Alejandro Rodriguez-Ruiz et al. Acta Radiol. 2018 Sep.

Abstract

Background The image quality of digital breast tomosynthesis (DBT) volumes depends greatly on the reconstruction algorithm. Purpose To compare two DBT reconstruction algorithms used by the Siemens Mammomat Inspiration system, filtered back projection (FBP), and FBP with iterative optimizations (EMPIRE), using qualitative analysis by human readers and detection performance of machine learning algorithms.
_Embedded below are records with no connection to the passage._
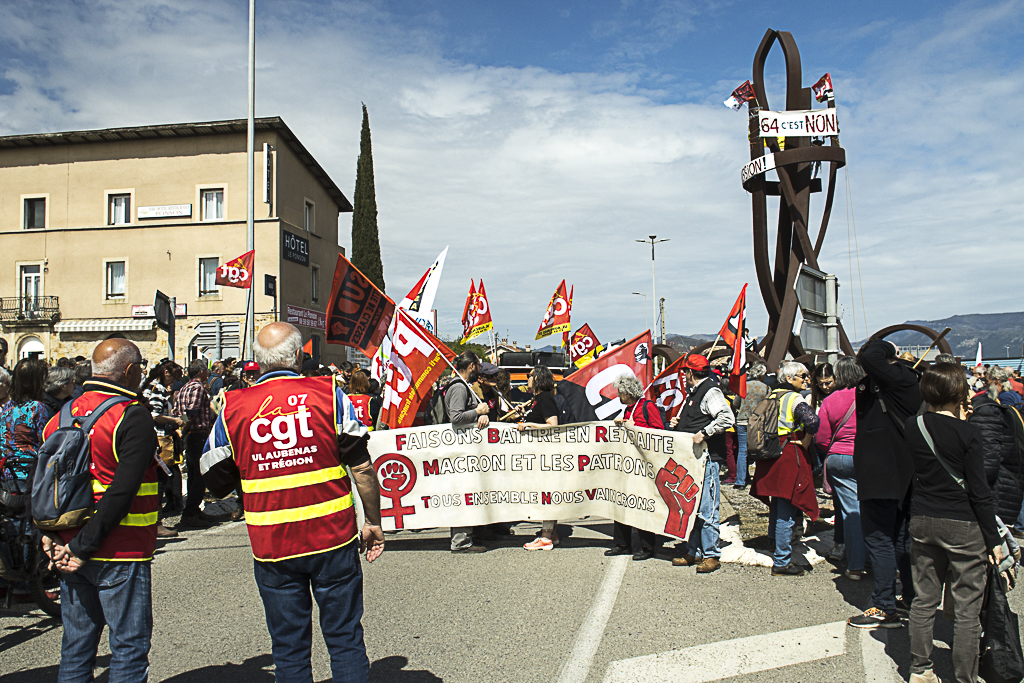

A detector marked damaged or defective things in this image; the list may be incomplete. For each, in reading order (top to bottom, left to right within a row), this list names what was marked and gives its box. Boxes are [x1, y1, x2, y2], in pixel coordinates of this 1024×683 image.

rusty metal sculpture [745, 29, 847, 370]
rusty metal sculpture [745, 30, 950, 368]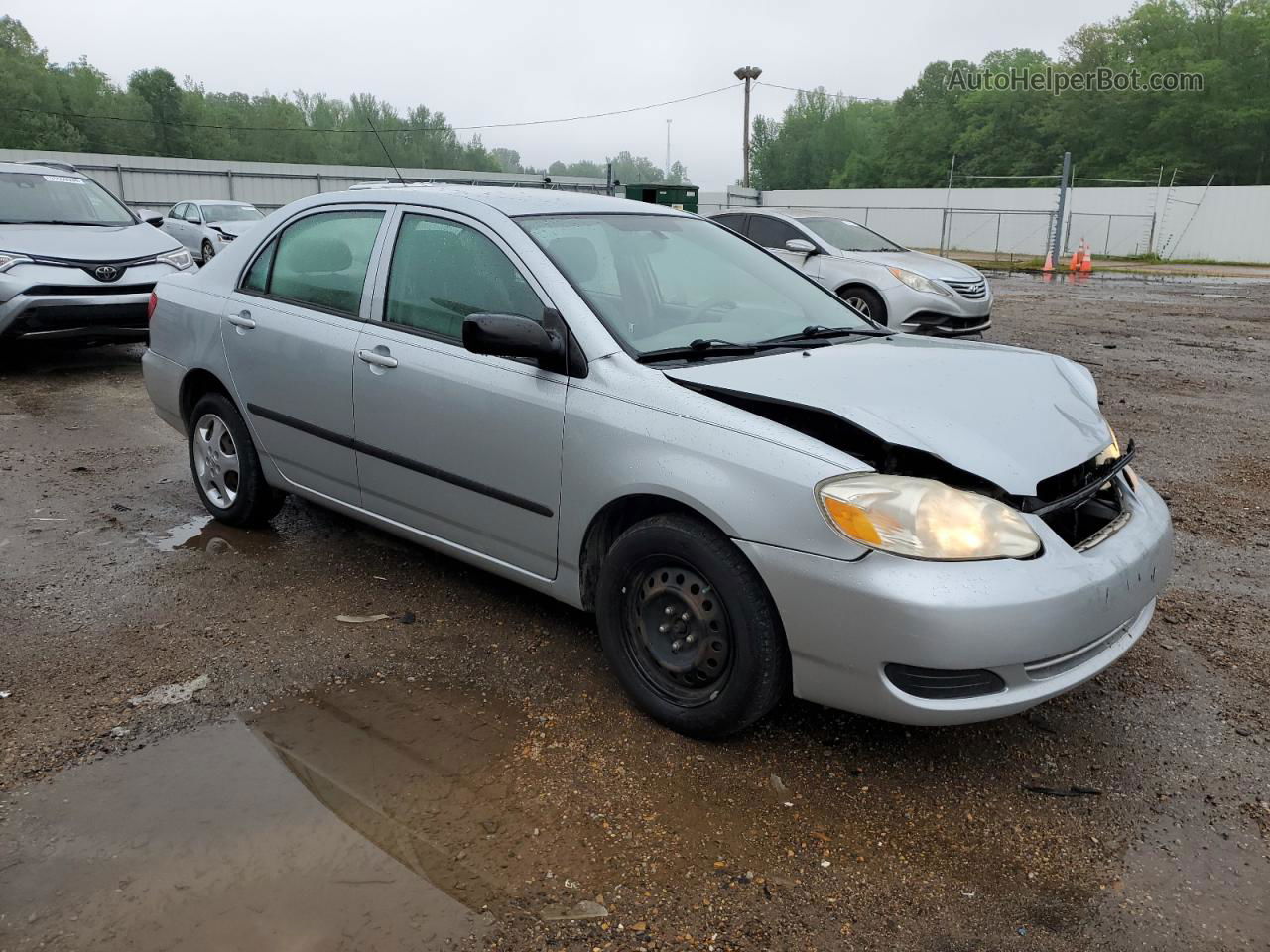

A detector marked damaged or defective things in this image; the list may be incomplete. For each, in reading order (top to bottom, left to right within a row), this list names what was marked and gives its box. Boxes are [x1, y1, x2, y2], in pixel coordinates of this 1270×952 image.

crumpled hood [0, 224, 180, 262]
crumpled hood [837, 251, 985, 282]
crumpled hood [665, 334, 1112, 495]
broken bumper cover [741, 477, 1173, 731]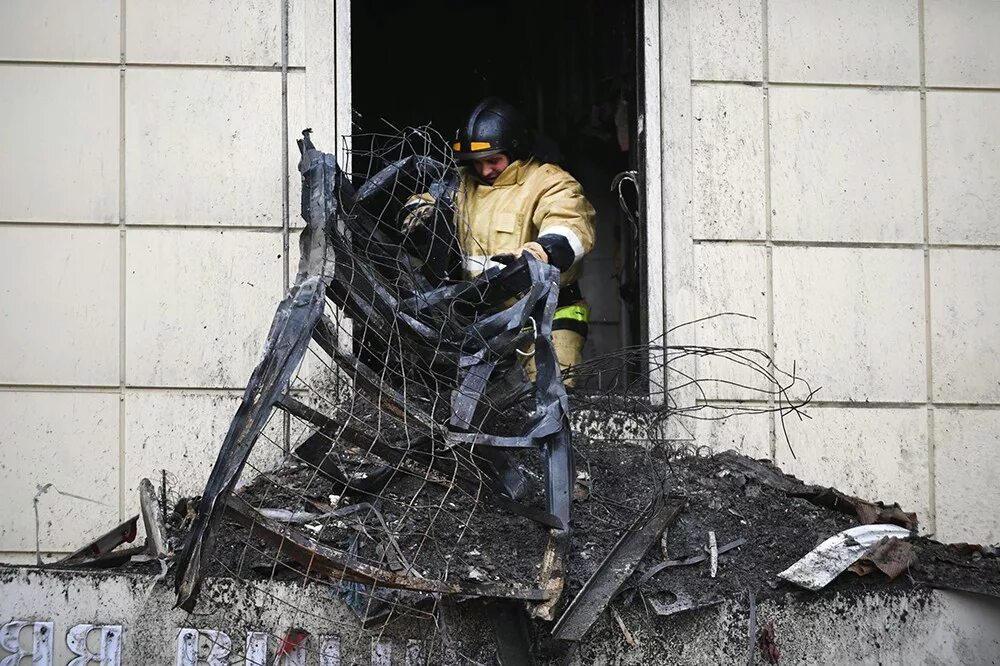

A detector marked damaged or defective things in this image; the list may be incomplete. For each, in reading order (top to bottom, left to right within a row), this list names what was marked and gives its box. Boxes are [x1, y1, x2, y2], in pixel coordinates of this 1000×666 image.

Material and Methods Visual grading analysis was performed by four readers specialized in breast imaging who scored 100 cases reconstructed with both algorithms (70 lesions). Scoring (5-point scale: 1 = poor to 5 = excellent quality) was performed on presence of noise and artifacts, visualization of skin-line and Cooper's ligaments, contrast, and image quality, and, when present, lesion visibility. In parallel, a three-dimensional deep-learning convolutional neural network (3D-CNN) was trained (n = 259 patients, 51 positives with BI-RADS 3, 4, or 5 calcifications) and tested (n = 46 patients, nine positives), separately with FBP and EMPIRE volumes, to discriminate between samples with and without calcifications. The partial area under the receiver operating characteristic curve (pAUC) of each 3D-CNN was used for comparison. Results EMPIRE reconstructions showed better contrast (3.23 vs. 3.10, P = 0.010), image quality (3.22 vs. 3.03, P < 0.001), visibility of calcifications (3.53 vs. 3.37, P = 0.053, significant for one reader), and fewer artifacts (3.26 vs. 2.97, P < 0.001). The 3D-CNN-EMPIRE had better performance than 3D-CNN-FBP (pAUC-EMPIRE = 0.880 vs. pAUC-FBP = 0.857; P < 0.001). Conclusion The new algorithm provides DBT volumes with better contrast and image quality, fewer artifacts, and improved visibility of calcifications for human observers, as well as improved detection performance with deep-learning algorithms.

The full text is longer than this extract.